-- THE REQUEST --
Copy everything from the start of the data below down to and including the line that contains "83H134L135 86H142L143 83H145V79H143V77L141". Leave the pictures out of your copy.

* Start DATA ENTRIES *

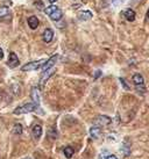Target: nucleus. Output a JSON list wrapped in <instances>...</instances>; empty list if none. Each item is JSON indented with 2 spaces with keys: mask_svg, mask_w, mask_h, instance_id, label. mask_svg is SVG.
Listing matches in <instances>:
<instances>
[{
  "mask_svg": "<svg viewBox=\"0 0 149 159\" xmlns=\"http://www.w3.org/2000/svg\"><path fill=\"white\" fill-rule=\"evenodd\" d=\"M121 150H122V152H124L125 156H129V152H130V151H129V148L126 146V144L122 145V149H121Z\"/></svg>",
  "mask_w": 149,
  "mask_h": 159,
  "instance_id": "19",
  "label": "nucleus"
},
{
  "mask_svg": "<svg viewBox=\"0 0 149 159\" xmlns=\"http://www.w3.org/2000/svg\"><path fill=\"white\" fill-rule=\"evenodd\" d=\"M49 1H50V2H51V4H54V2H56V1H57V0H49Z\"/></svg>",
  "mask_w": 149,
  "mask_h": 159,
  "instance_id": "26",
  "label": "nucleus"
},
{
  "mask_svg": "<svg viewBox=\"0 0 149 159\" xmlns=\"http://www.w3.org/2000/svg\"><path fill=\"white\" fill-rule=\"evenodd\" d=\"M28 26L32 28V29H36L37 27H39V19L36 18V16H29L28 18Z\"/></svg>",
  "mask_w": 149,
  "mask_h": 159,
  "instance_id": "10",
  "label": "nucleus"
},
{
  "mask_svg": "<svg viewBox=\"0 0 149 159\" xmlns=\"http://www.w3.org/2000/svg\"><path fill=\"white\" fill-rule=\"evenodd\" d=\"M53 37H54V32L51 30V29H45L44 30V33H43V36H42V38H43V41L45 43H49V42H51L53 41Z\"/></svg>",
  "mask_w": 149,
  "mask_h": 159,
  "instance_id": "7",
  "label": "nucleus"
},
{
  "mask_svg": "<svg viewBox=\"0 0 149 159\" xmlns=\"http://www.w3.org/2000/svg\"><path fill=\"white\" fill-rule=\"evenodd\" d=\"M100 74H101V72L98 70V71H96V73H95V79H97L98 77H100Z\"/></svg>",
  "mask_w": 149,
  "mask_h": 159,
  "instance_id": "23",
  "label": "nucleus"
},
{
  "mask_svg": "<svg viewBox=\"0 0 149 159\" xmlns=\"http://www.w3.org/2000/svg\"><path fill=\"white\" fill-rule=\"evenodd\" d=\"M56 10H58V7L57 6H49V7H47V8H44V12H45V14H48V15H50L53 12H55Z\"/></svg>",
  "mask_w": 149,
  "mask_h": 159,
  "instance_id": "18",
  "label": "nucleus"
},
{
  "mask_svg": "<svg viewBox=\"0 0 149 159\" xmlns=\"http://www.w3.org/2000/svg\"><path fill=\"white\" fill-rule=\"evenodd\" d=\"M133 83H134L135 86H142L143 83H145V79H143V77L141 74L135 73L133 75Z\"/></svg>",
  "mask_w": 149,
  "mask_h": 159,
  "instance_id": "11",
  "label": "nucleus"
},
{
  "mask_svg": "<svg viewBox=\"0 0 149 159\" xmlns=\"http://www.w3.org/2000/svg\"><path fill=\"white\" fill-rule=\"evenodd\" d=\"M8 15H10V10H8V7H6V6L0 7V20H2L5 16H8Z\"/></svg>",
  "mask_w": 149,
  "mask_h": 159,
  "instance_id": "15",
  "label": "nucleus"
},
{
  "mask_svg": "<svg viewBox=\"0 0 149 159\" xmlns=\"http://www.w3.org/2000/svg\"><path fill=\"white\" fill-rule=\"evenodd\" d=\"M90 135H91L92 138H99V136L101 135V129H100V127L95 126V127L91 128L90 129Z\"/></svg>",
  "mask_w": 149,
  "mask_h": 159,
  "instance_id": "12",
  "label": "nucleus"
},
{
  "mask_svg": "<svg viewBox=\"0 0 149 159\" xmlns=\"http://www.w3.org/2000/svg\"><path fill=\"white\" fill-rule=\"evenodd\" d=\"M4 58V53H2V49L0 48V59H2Z\"/></svg>",
  "mask_w": 149,
  "mask_h": 159,
  "instance_id": "25",
  "label": "nucleus"
},
{
  "mask_svg": "<svg viewBox=\"0 0 149 159\" xmlns=\"http://www.w3.org/2000/svg\"><path fill=\"white\" fill-rule=\"evenodd\" d=\"M111 122H112L111 117L106 116V115H100V116H98L96 120H95V123L98 124V126H101V127L108 126Z\"/></svg>",
  "mask_w": 149,
  "mask_h": 159,
  "instance_id": "4",
  "label": "nucleus"
},
{
  "mask_svg": "<svg viewBox=\"0 0 149 159\" xmlns=\"http://www.w3.org/2000/svg\"><path fill=\"white\" fill-rule=\"evenodd\" d=\"M31 95H32V99H33V101H34V104L40 105V94H39V91H37L36 87H33L32 88Z\"/></svg>",
  "mask_w": 149,
  "mask_h": 159,
  "instance_id": "8",
  "label": "nucleus"
},
{
  "mask_svg": "<svg viewBox=\"0 0 149 159\" xmlns=\"http://www.w3.org/2000/svg\"><path fill=\"white\" fill-rule=\"evenodd\" d=\"M119 80H120V83L122 84V86H124V88H125V89H129V86L127 85V83H126V81H125L122 78H120Z\"/></svg>",
  "mask_w": 149,
  "mask_h": 159,
  "instance_id": "20",
  "label": "nucleus"
},
{
  "mask_svg": "<svg viewBox=\"0 0 149 159\" xmlns=\"http://www.w3.org/2000/svg\"><path fill=\"white\" fill-rule=\"evenodd\" d=\"M39 107V105H36V104H26V105H23L21 107H18L15 110H14V114L15 115H20V114H26V113H31V112H34V110H36V108Z\"/></svg>",
  "mask_w": 149,
  "mask_h": 159,
  "instance_id": "1",
  "label": "nucleus"
},
{
  "mask_svg": "<svg viewBox=\"0 0 149 159\" xmlns=\"http://www.w3.org/2000/svg\"><path fill=\"white\" fill-rule=\"evenodd\" d=\"M93 16V14L91 13L90 11H84V12H80L78 14V19L80 21H87V20H91Z\"/></svg>",
  "mask_w": 149,
  "mask_h": 159,
  "instance_id": "6",
  "label": "nucleus"
},
{
  "mask_svg": "<svg viewBox=\"0 0 149 159\" xmlns=\"http://www.w3.org/2000/svg\"><path fill=\"white\" fill-rule=\"evenodd\" d=\"M107 156L106 152H103V153H100V156H99V159H107Z\"/></svg>",
  "mask_w": 149,
  "mask_h": 159,
  "instance_id": "21",
  "label": "nucleus"
},
{
  "mask_svg": "<svg viewBox=\"0 0 149 159\" xmlns=\"http://www.w3.org/2000/svg\"><path fill=\"white\" fill-rule=\"evenodd\" d=\"M44 63H45V61H44V59H40V61H36V62L27 63V64H25V65L21 67V71L27 72V71H34V70H37V69H40V67H41Z\"/></svg>",
  "mask_w": 149,
  "mask_h": 159,
  "instance_id": "2",
  "label": "nucleus"
},
{
  "mask_svg": "<svg viewBox=\"0 0 149 159\" xmlns=\"http://www.w3.org/2000/svg\"><path fill=\"white\" fill-rule=\"evenodd\" d=\"M35 4H39V6H36V7H39L40 10H43V4H42V1H39V2H35Z\"/></svg>",
  "mask_w": 149,
  "mask_h": 159,
  "instance_id": "22",
  "label": "nucleus"
},
{
  "mask_svg": "<svg viewBox=\"0 0 149 159\" xmlns=\"http://www.w3.org/2000/svg\"><path fill=\"white\" fill-rule=\"evenodd\" d=\"M7 65L10 67H16L19 65V58L18 56L15 55V53H10V57H8V62H7Z\"/></svg>",
  "mask_w": 149,
  "mask_h": 159,
  "instance_id": "5",
  "label": "nucleus"
},
{
  "mask_svg": "<svg viewBox=\"0 0 149 159\" xmlns=\"http://www.w3.org/2000/svg\"><path fill=\"white\" fill-rule=\"evenodd\" d=\"M74 151L71 146H66V148L64 149V156H65L66 158L70 159L72 156H74Z\"/></svg>",
  "mask_w": 149,
  "mask_h": 159,
  "instance_id": "16",
  "label": "nucleus"
},
{
  "mask_svg": "<svg viewBox=\"0 0 149 159\" xmlns=\"http://www.w3.org/2000/svg\"><path fill=\"white\" fill-rule=\"evenodd\" d=\"M147 18L149 19V10H148V12H147Z\"/></svg>",
  "mask_w": 149,
  "mask_h": 159,
  "instance_id": "27",
  "label": "nucleus"
},
{
  "mask_svg": "<svg viewBox=\"0 0 149 159\" xmlns=\"http://www.w3.org/2000/svg\"><path fill=\"white\" fill-rule=\"evenodd\" d=\"M57 59H58V56H57V55H54V56H51V57H50L48 61H45V63H44L42 66H41V69H42L43 72H44V71H48V70H50L54 65L56 64Z\"/></svg>",
  "mask_w": 149,
  "mask_h": 159,
  "instance_id": "3",
  "label": "nucleus"
},
{
  "mask_svg": "<svg viewBox=\"0 0 149 159\" xmlns=\"http://www.w3.org/2000/svg\"><path fill=\"white\" fill-rule=\"evenodd\" d=\"M125 18H126V20L129 22H133L135 20V12L133 11V10H130V8H128L125 11Z\"/></svg>",
  "mask_w": 149,
  "mask_h": 159,
  "instance_id": "14",
  "label": "nucleus"
},
{
  "mask_svg": "<svg viewBox=\"0 0 149 159\" xmlns=\"http://www.w3.org/2000/svg\"><path fill=\"white\" fill-rule=\"evenodd\" d=\"M13 132H14L15 135H21L22 134V126L21 124H19V123L14 124V127H13Z\"/></svg>",
  "mask_w": 149,
  "mask_h": 159,
  "instance_id": "17",
  "label": "nucleus"
},
{
  "mask_svg": "<svg viewBox=\"0 0 149 159\" xmlns=\"http://www.w3.org/2000/svg\"><path fill=\"white\" fill-rule=\"evenodd\" d=\"M33 136L35 139H39V138L42 136V127L40 124H36L33 128Z\"/></svg>",
  "mask_w": 149,
  "mask_h": 159,
  "instance_id": "9",
  "label": "nucleus"
},
{
  "mask_svg": "<svg viewBox=\"0 0 149 159\" xmlns=\"http://www.w3.org/2000/svg\"><path fill=\"white\" fill-rule=\"evenodd\" d=\"M107 159H118V158L114 156V155H110V156L107 157Z\"/></svg>",
  "mask_w": 149,
  "mask_h": 159,
  "instance_id": "24",
  "label": "nucleus"
},
{
  "mask_svg": "<svg viewBox=\"0 0 149 159\" xmlns=\"http://www.w3.org/2000/svg\"><path fill=\"white\" fill-rule=\"evenodd\" d=\"M49 16H50V19H51L53 21H58V20H61V19H62L63 13H62V11L58 8V10H56L55 12H53Z\"/></svg>",
  "mask_w": 149,
  "mask_h": 159,
  "instance_id": "13",
  "label": "nucleus"
}]
</instances>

* End DATA ENTRIES *

-- FINAL ANSWER --
Target: nucleus. Output a JSON list wrapped in <instances>...</instances>; empty list if none. Each item is JSON indented with 2 spaces with keys: mask_svg, mask_w, mask_h, instance_id, label. mask_svg is SVG.
Listing matches in <instances>:
<instances>
[{
  "mask_svg": "<svg viewBox=\"0 0 149 159\" xmlns=\"http://www.w3.org/2000/svg\"><path fill=\"white\" fill-rule=\"evenodd\" d=\"M121 150H122V152H124L125 156H129V152H130V151H129V148L126 146V144L122 145V149H121Z\"/></svg>",
  "mask_w": 149,
  "mask_h": 159,
  "instance_id": "19",
  "label": "nucleus"
},
{
  "mask_svg": "<svg viewBox=\"0 0 149 159\" xmlns=\"http://www.w3.org/2000/svg\"><path fill=\"white\" fill-rule=\"evenodd\" d=\"M49 1H50V2H51V4H54V2H56V1H57V0H49Z\"/></svg>",
  "mask_w": 149,
  "mask_h": 159,
  "instance_id": "26",
  "label": "nucleus"
},
{
  "mask_svg": "<svg viewBox=\"0 0 149 159\" xmlns=\"http://www.w3.org/2000/svg\"><path fill=\"white\" fill-rule=\"evenodd\" d=\"M28 26L32 28V29H36L37 27H39V19L36 18V16H29L28 18Z\"/></svg>",
  "mask_w": 149,
  "mask_h": 159,
  "instance_id": "10",
  "label": "nucleus"
},
{
  "mask_svg": "<svg viewBox=\"0 0 149 159\" xmlns=\"http://www.w3.org/2000/svg\"><path fill=\"white\" fill-rule=\"evenodd\" d=\"M53 37H54V32L51 30V29H45L44 30V33H43V36H42V38H43V41L45 43H49V42H51L53 41Z\"/></svg>",
  "mask_w": 149,
  "mask_h": 159,
  "instance_id": "7",
  "label": "nucleus"
},
{
  "mask_svg": "<svg viewBox=\"0 0 149 159\" xmlns=\"http://www.w3.org/2000/svg\"><path fill=\"white\" fill-rule=\"evenodd\" d=\"M100 74H101V72L98 70V71H96V73H95V79H97L98 77H100Z\"/></svg>",
  "mask_w": 149,
  "mask_h": 159,
  "instance_id": "23",
  "label": "nucleus"
},
{
  "mask_svg": "<svg viewBox=\"0 0 149 159\" xmlns=\"http://www.w3.org/2000/svg\"><path fill=\"white\" fill-rule=\"evenodd\" d=\"M56 10H58V7L57 6H49V7H47V8H44V12H45V14H48V15H50L53 12H55Z\"/></svg>",
  "mask_w": 149,
  "mask_h": 159,
  "instance_id": "18",
  "label": "nucleus"
},
{
  "mask_svg": "<svg viewBox=\"0 0 149 159\" xmlns=\"http://www.w3.org/2000/svg\"><path fill=\"white\" fill-rule=\"evenodd\" d=\"M133 83H134L135 86H142L143 83H145V79H143V77L141 74L135 73L133 75Z\"/></svg>",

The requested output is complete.